BTW, I don't understand why Lazarus doesn't support resource files.
Because the compiler supports for resource files only for win32, unless you use fpc 2.3.1, which added support for windows like resource for other targets.


Thanks!  I will go look for fpc 2.3.1!

Astral

  • New Member
  • *
  • Posts: 49
Re: Unicode Support
« Reply #13 on: June 23, 2009, 11:09:20 pm »
Incidentally:

My program is still "hanging" on that same innocuous looking line of code I reported earlier.

I single step up to the line, then hit F8 to step over it, and it just sits there and does nothing, no indication of any problem.

The data in the record is valid (I logged it, and I can examine it in the debugger).
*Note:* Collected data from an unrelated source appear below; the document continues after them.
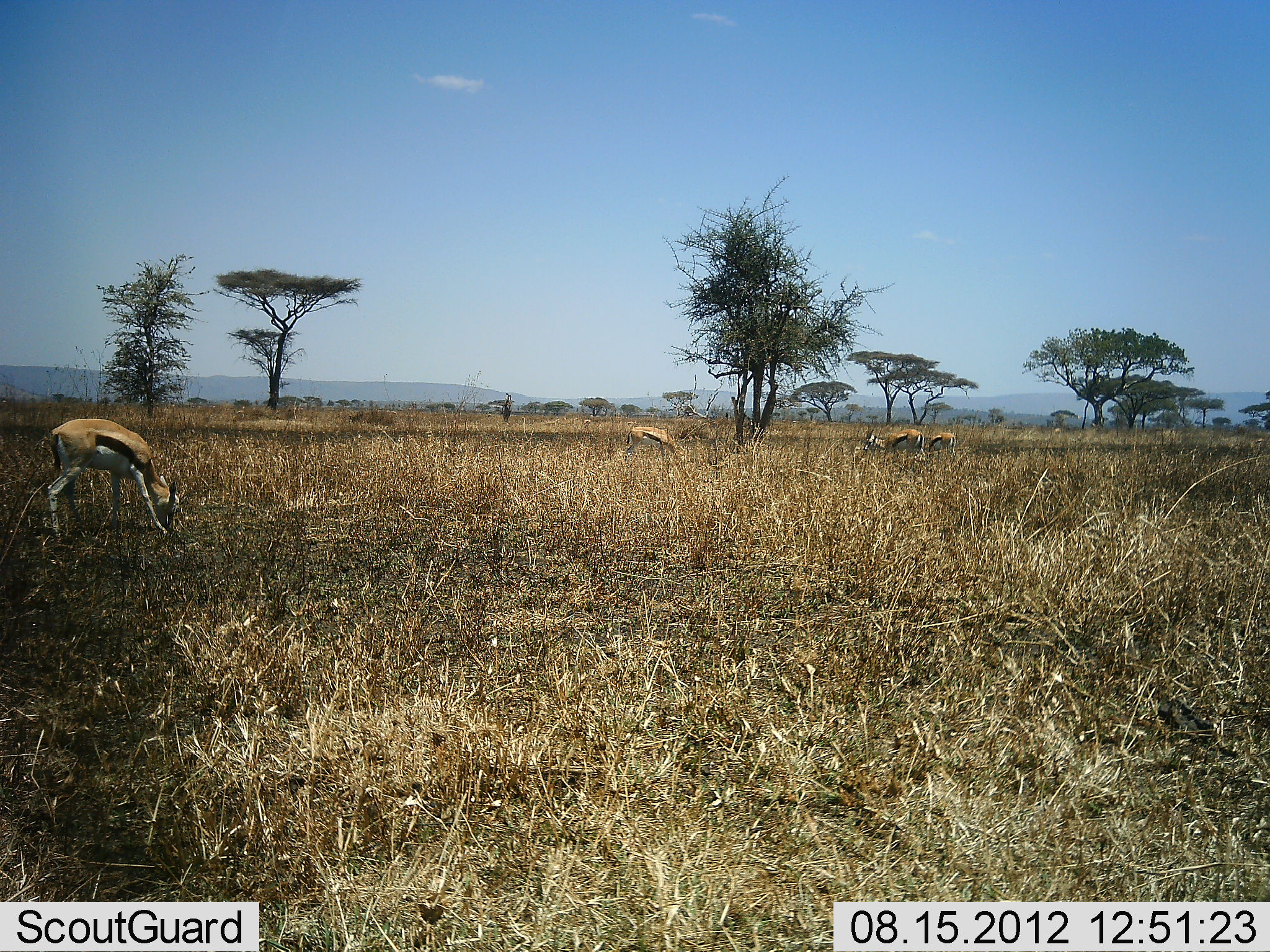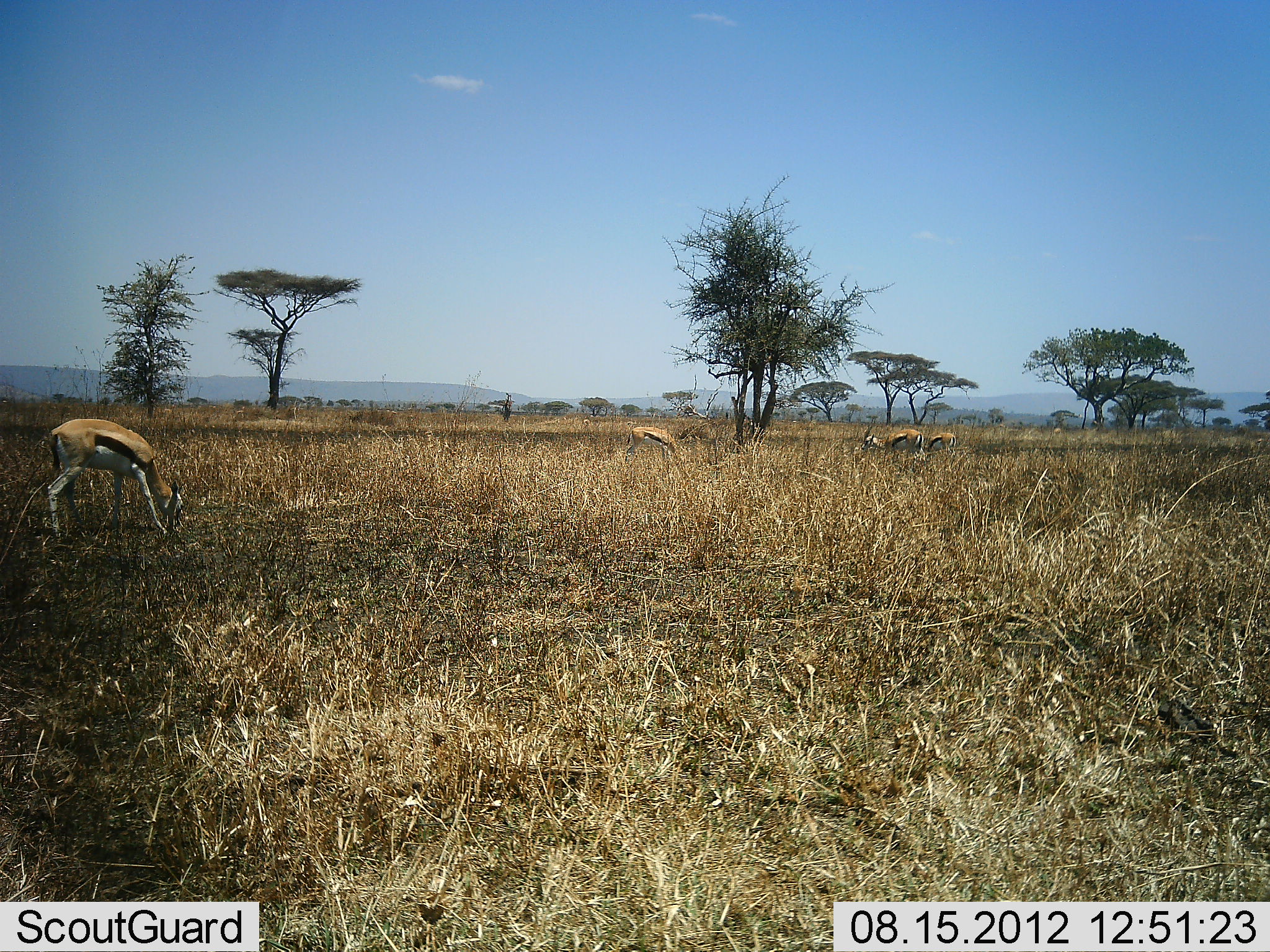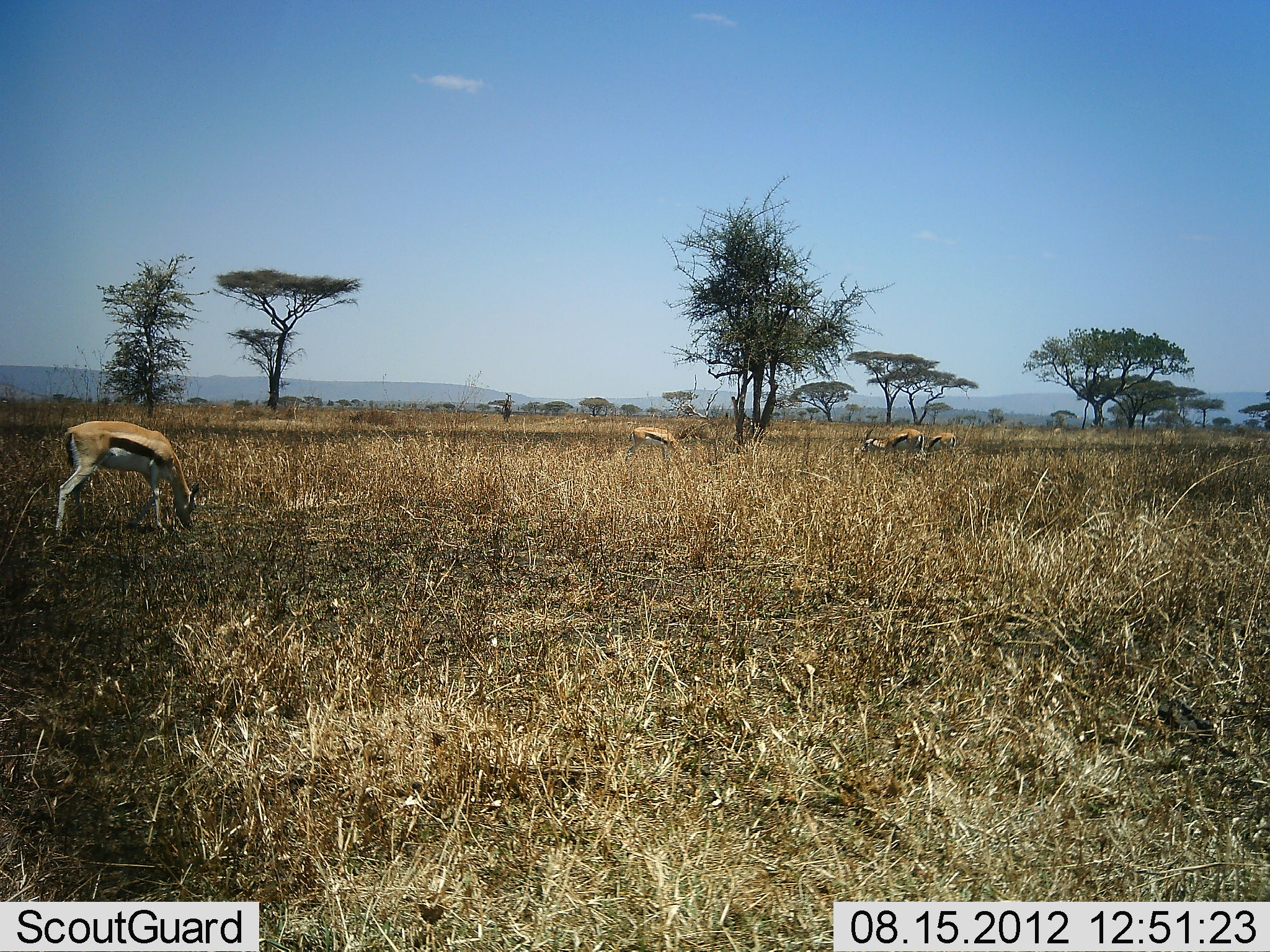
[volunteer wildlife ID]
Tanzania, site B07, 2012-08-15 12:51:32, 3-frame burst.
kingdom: Animalia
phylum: Chordata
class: Mammalia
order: Artiodactyla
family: Bovidae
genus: Eudorcas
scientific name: Eudorcas thomsonii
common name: thomson's gazelle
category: gazellethomsons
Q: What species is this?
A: Gazellethomsons (thomson's gazelle) (Eudorcas thomsonii).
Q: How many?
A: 4.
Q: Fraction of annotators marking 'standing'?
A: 20%.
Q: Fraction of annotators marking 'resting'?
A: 0%.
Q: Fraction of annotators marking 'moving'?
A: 0%.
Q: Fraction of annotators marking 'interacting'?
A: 0%.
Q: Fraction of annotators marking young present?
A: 10%.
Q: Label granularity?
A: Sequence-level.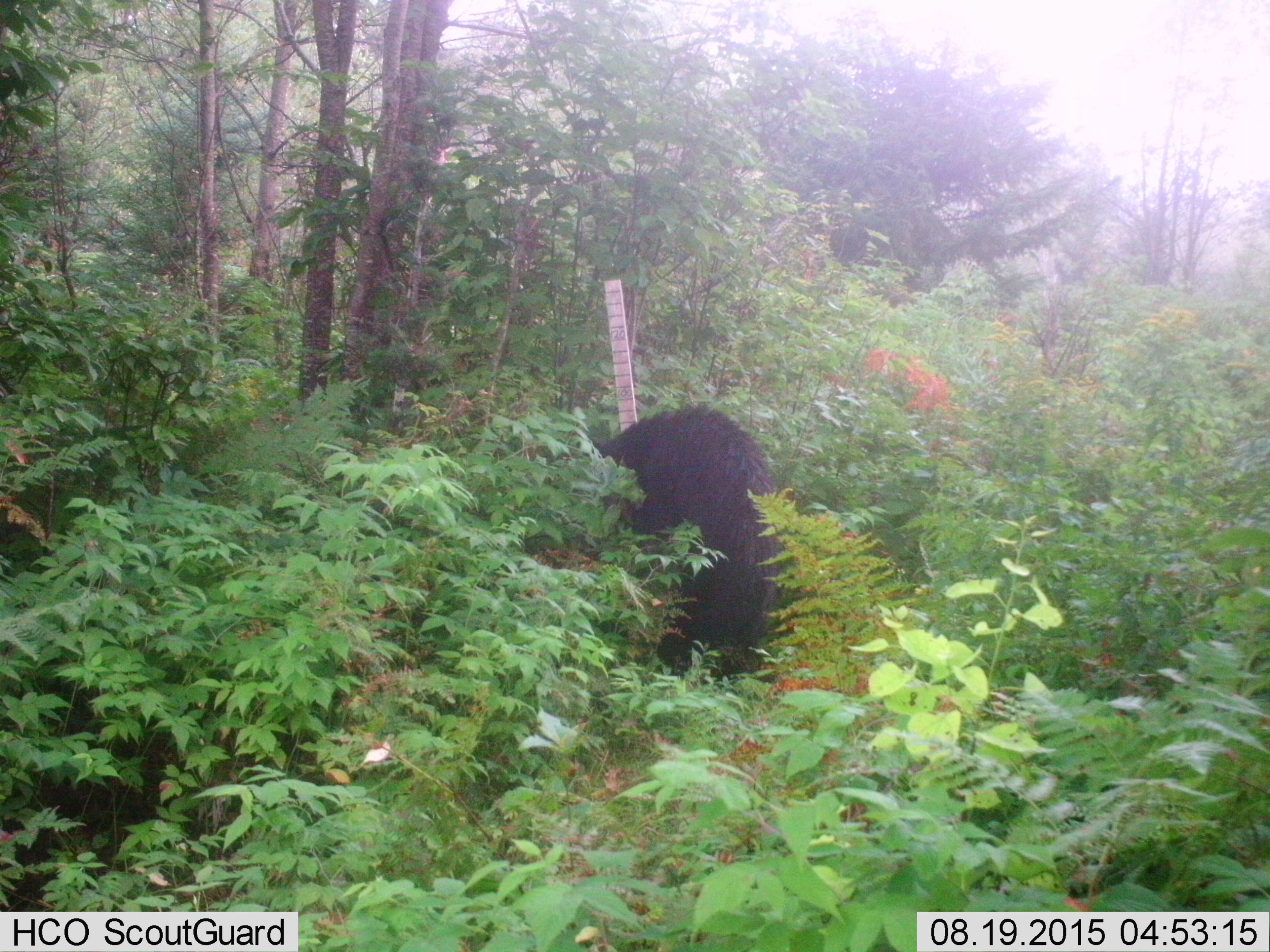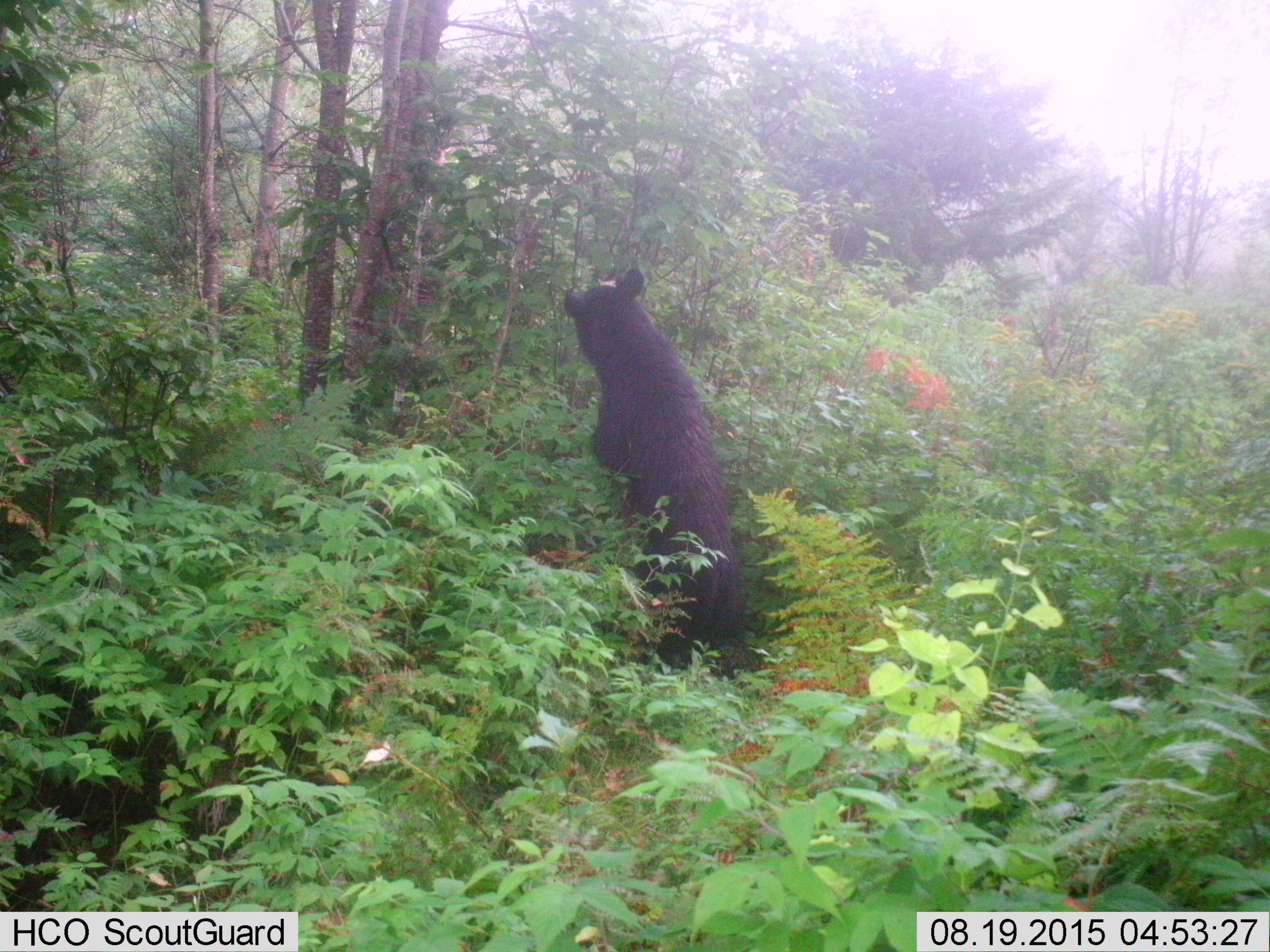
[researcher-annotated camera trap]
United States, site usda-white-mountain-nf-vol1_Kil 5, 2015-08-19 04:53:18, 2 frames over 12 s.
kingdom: Animalia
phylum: Chordata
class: Mammalia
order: Carnivora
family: Ursidae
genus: Ursus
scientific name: Ursus americanus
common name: black bear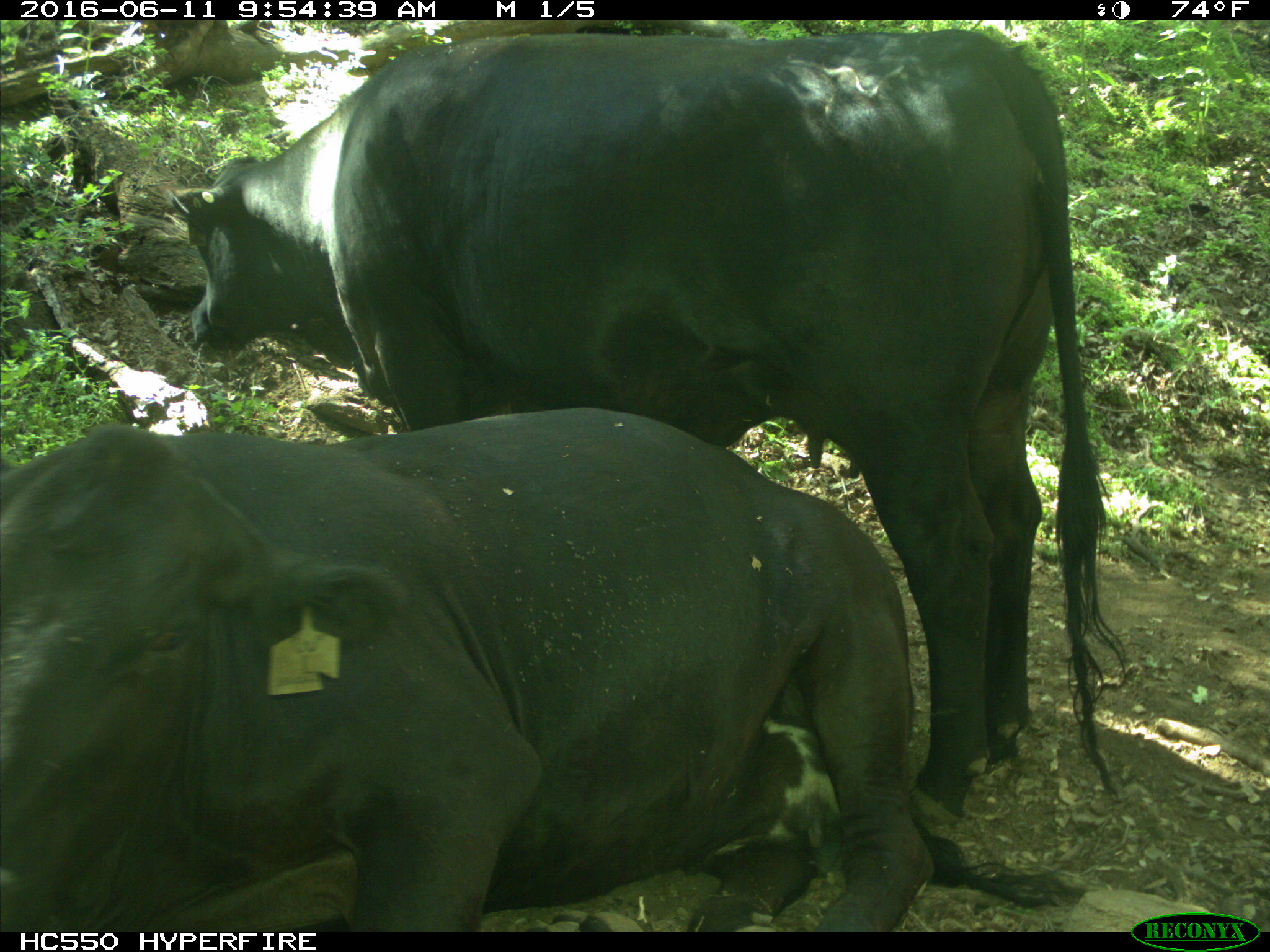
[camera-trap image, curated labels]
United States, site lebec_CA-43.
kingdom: Animalia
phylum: Chordata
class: Mammalia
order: Artiodactyla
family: Bovidae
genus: Bos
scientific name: Bos taurus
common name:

I'm comparing the first character of a WideChar with another WideChar in a table, and it's just hung.  The values of the array indices appear to be correct.  I'm not accessing outside the bounds of the WideString or the WideChar in the record.

I don't know how else to describe it.  This is no reflection upon my character or my Character handling abilities.

Something is wrong and I have no clue how to make it go any further.  I'm sure I could make it avoid this section of the code, but I'm wondering what are the possibilities?

Is there a debugger feature I could use here to figure out what is happening?  It's obviously hung, but I'm not sure what it's doing and why.

theo

  • Global Moderator
  • Hero Member
  • *****
  • Posts: 1890
Re: Unicode Support
« Reply #14 on: June 23, 2009, 11:36:12 pm »
What about the character spacing?  I changed from fixed to variable width characters and it seemed to have no effect whatsoever.  In one case the letters M and i were jammed together and there was a big space between the i and the next character, which makes the input almost unreadable.  Fixed spacing is great for some things, but for human readable text variable width is easier on the eye.

Synedit is a source code editor and supports only fixed-width fonts.
Variable-width fonts are not displayed correctly.

I don't know why your program hangs. How should I?